Levofloxacin-containing versus Clarithromycin-containing Therapy for Helicobacter pylori Eradication: A Prospective Randomized Controlled Clinical Trial

Adv Biomed Res. 2018 Mar 27:7:55. doi: 10.4103/abr.abr_133_17. eCollection 2018.

Abstract

Background: This study evaluated the clinical efficacy and tolerability of a 14-day course of bismuth-based quadruple therapy including tinidazole and levofloxacin in compare to a 14-day bismuth-based quadruple therapy including clarithromycin as first-line treatment for Helicobacter pylori infection in Iranian adults.

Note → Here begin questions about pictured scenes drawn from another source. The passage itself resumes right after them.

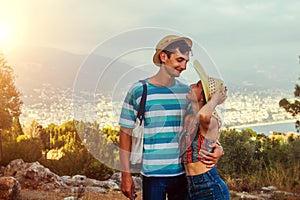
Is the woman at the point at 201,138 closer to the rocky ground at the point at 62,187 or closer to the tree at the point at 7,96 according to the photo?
the rocky ground at the point at 62,187

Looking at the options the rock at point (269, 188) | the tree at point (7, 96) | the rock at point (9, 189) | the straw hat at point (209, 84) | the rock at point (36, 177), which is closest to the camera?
the straw hat at point (209, 84)

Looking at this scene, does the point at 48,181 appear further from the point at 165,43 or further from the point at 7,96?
the point at 165,43

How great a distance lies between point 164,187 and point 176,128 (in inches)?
9.3

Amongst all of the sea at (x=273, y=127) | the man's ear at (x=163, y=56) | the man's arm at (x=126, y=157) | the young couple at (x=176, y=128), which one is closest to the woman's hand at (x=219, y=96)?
the young couple at (x=176, y=128)

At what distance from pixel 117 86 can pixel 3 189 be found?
2660mm

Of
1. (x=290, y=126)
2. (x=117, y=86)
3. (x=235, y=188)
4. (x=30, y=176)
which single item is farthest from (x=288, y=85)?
(x=117, y=86)

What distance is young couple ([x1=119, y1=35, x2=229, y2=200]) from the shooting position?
1889mm

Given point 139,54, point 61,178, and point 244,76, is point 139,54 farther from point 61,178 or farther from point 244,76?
point 244,76

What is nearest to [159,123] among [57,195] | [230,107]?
[57,195]

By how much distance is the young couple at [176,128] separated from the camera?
1.89m

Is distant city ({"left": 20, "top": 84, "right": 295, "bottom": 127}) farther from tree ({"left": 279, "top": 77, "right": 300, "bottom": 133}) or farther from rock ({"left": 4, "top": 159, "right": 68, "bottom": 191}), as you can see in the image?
rock ({"left": 4, "top": 159, "right": 68, "bottom": 191})

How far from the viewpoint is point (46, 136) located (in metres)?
5.64

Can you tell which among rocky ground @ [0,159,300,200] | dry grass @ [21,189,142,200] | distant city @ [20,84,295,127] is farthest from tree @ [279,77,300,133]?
dry grass @ [21,189,142,200]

Materials and methods: The study was a prospective, parallel group, randomized controlled, clinical trial that conducted on 150 patients with H. pylori infection. Patients were randomly assigned to the two groups as follows: first group received pantoprazole 40 mg, bismuth subcitrate 240 mg, amoxicillin 1 g, and clarithromycin 500 mg (PBAC group), and other group received pantoprazole 40 mg, bismuth subcitrate 240 mg, amoxicillin 1 g, tinidazole 500 mg for 7 days, followed by levofloxacin 500 mg for the second 7 days (PBATL group). Main outcomes were eradication rate, tolerance of treatment, and dyspepsia severity.

Results: The eradication rates for PBAC regimen was 81.1% (95% confidence interval [CI]: 71.9-90.2) and for PBATL regimen was 70.8% (95% CI: 60.1-81.6), which was not significantly different (P = 0.147). Tolerance of treatment was similar between groups. The median of severity of dyspeptic after treatment in PBAC group was 10 [9-14.75], which was similar to PBATL group 10 [9-13.5] (P = 0.690).

Conclusion: There is no significant difference between PBAC and PBATL regimen, and efficacy was similar in both groups. The overall rate of treatment failure suggests that up to 18%-30% of patients will fail bismuth-based quadruple therapy and require retreatment for the infection.

Keywords: Clarithromycin; Helicobacter pylori; levofloxacin; tinidazole.